#### [Problem statement]
Arrange the records below as a two-column CSV with the headers "query" and "response." Give one row per record, put each field in double quotes, turn any line breaks into spaces, and leave out the pictures.

[Dataset records]
........
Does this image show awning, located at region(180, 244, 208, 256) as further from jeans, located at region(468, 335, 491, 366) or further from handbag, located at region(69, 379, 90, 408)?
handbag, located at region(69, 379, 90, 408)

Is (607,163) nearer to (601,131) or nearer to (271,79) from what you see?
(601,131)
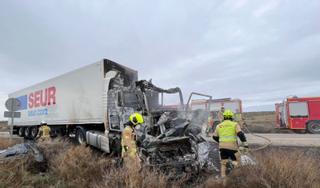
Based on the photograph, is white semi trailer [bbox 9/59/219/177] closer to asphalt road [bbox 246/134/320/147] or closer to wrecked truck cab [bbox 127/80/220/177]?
wrecked truck cab [bbox 127/80/220/177]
........
#### [The completed task]
query,response
"Does this image show awning, located at region(180, 244, 208, 256) as further from jeans, located at region(468, 335, 491, 366) or further from handbag, located at region(69, 379, 90, 408)?","handbag, located at region(69, 379, 90, 408)"
"Is (607,163) nearer to (601,131) or nearer to (271,79) from what you see?","(601,131)"
"Based on the photograph, is white semi trailer [bbox 9/59/219/177] closer to asphalt road [bbox 246/134/320/147] or closer to wrecked truck cab [bbox 127/80/220/177]?","wrecked truck cab [bbox 127/80/220/177]"